GIVEN REQUEST: Reproduce word for word the passage of the thread on the Navy's capture of Somali pirates that lies between "## ToughOmbre (Apr" and "have gotten away.", inclusive.

TEXT BLOCK:
# U.S. Navy Captures 5 Pirates After Gun Battle in Indian Ocean



## ToughOmbre (Apr 1, 2010)

FOXNews.com 

The USS Nicholas reported taking fire from a suspected pirate skiff and returned fire before pursuing it and eventually disabling it.

Suspected Somali pirates fired on a U.S. Navy warship off East Africa early Thursday in what appeared to be a ransom-seeking attack on an American guided missile frigate, officials said.

The USS Nicholas returned fire on the pirate skiff, sinking it and confiscating a nearby mothership. The Navy took five pirates, suspected to be from Somalia, into custody, said Navy Lt. Patrick Foughty, a spokesman.

A third pirate boat was involved but managed to escape. The Navy does not know where it has gone, and think some pirates may have gotten away. 

International naval forces have stepped up their enforcement of the waters off East Africa in an effort to thwart a growing pirate trade.

Last May, pirates chased a U.S. Navy warship and fired small arms fire at it. The ship, which had recently served as a prison for captured pirates, increased speed and evaded the attack. French and Dutch naval ships also have been attacked by pirates, said Roger Middleton, a piracy expert at the British think tank Chatham House.

(Collected data entries)
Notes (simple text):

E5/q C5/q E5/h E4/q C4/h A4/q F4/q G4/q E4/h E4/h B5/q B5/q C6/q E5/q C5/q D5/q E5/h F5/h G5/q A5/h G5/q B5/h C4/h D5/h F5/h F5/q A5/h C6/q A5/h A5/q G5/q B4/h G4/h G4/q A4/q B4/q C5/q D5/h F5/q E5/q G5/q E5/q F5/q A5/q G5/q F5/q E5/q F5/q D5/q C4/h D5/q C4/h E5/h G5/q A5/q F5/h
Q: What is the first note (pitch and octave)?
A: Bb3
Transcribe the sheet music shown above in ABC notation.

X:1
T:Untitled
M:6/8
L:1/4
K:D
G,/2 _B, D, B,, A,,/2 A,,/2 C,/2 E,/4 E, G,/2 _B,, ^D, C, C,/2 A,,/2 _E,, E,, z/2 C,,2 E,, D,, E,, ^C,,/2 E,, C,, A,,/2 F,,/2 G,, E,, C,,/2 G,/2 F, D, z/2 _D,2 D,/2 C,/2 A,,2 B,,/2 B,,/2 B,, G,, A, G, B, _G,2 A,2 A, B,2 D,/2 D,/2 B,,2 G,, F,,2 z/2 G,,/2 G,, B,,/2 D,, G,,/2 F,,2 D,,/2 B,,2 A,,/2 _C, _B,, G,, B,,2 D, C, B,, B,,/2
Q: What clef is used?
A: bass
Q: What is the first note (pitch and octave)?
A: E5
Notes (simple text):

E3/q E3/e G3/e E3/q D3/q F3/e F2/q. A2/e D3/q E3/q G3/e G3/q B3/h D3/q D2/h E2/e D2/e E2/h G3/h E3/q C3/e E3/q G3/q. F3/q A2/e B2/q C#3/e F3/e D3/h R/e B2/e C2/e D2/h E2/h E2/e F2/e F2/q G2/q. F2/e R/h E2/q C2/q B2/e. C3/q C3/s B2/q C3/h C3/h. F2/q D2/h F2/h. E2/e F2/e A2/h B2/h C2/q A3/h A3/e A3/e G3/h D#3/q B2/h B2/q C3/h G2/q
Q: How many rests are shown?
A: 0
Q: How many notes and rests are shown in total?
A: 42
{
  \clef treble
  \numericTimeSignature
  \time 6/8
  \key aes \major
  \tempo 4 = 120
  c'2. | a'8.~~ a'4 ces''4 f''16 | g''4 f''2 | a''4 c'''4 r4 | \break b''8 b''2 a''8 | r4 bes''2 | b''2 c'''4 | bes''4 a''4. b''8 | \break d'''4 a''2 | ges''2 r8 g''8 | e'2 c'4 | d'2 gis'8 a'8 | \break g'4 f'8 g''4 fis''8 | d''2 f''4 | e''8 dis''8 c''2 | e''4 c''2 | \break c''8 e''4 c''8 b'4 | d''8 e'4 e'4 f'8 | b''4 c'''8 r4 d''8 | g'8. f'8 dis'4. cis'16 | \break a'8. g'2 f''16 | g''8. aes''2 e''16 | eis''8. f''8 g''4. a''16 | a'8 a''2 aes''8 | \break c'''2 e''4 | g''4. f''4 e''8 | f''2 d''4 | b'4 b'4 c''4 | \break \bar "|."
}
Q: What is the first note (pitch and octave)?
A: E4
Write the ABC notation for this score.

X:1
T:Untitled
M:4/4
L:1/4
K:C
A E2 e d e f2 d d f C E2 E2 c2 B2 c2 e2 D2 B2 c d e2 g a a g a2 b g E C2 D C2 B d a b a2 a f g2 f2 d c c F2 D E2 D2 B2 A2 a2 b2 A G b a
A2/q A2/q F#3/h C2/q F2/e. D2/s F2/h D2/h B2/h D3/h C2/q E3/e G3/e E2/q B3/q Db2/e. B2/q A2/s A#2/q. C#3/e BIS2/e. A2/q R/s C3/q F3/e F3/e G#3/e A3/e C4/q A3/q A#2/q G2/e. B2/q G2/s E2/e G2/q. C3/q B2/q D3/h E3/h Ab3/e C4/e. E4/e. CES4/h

TASK RESULT:
## ToughOmbre (Apr 1, 2010)

FOXNews.com 

The USS Nicholas reported taking fire from a suspected pirate skiff and returned fire before pursuing it and eventually disabling it.

Suspected Somali pirates fired on a U.S. Navy warship off East Africa early Thursday in what appeared to be a ransom-seeking attack on an American guided missile frigate, officials said.

The USS Nicholas returned fire on the pirate skiff, sinking it and confiscating a nearby mothership. The Navy took five pirates, suspected to be from Somalia, into custody, said Navy Lt. Patrick Foughty, a spokesman.

A third pirate boat was involved but managed to escape. The Navy does not know where it has gone, and think some pirates may have gotten away.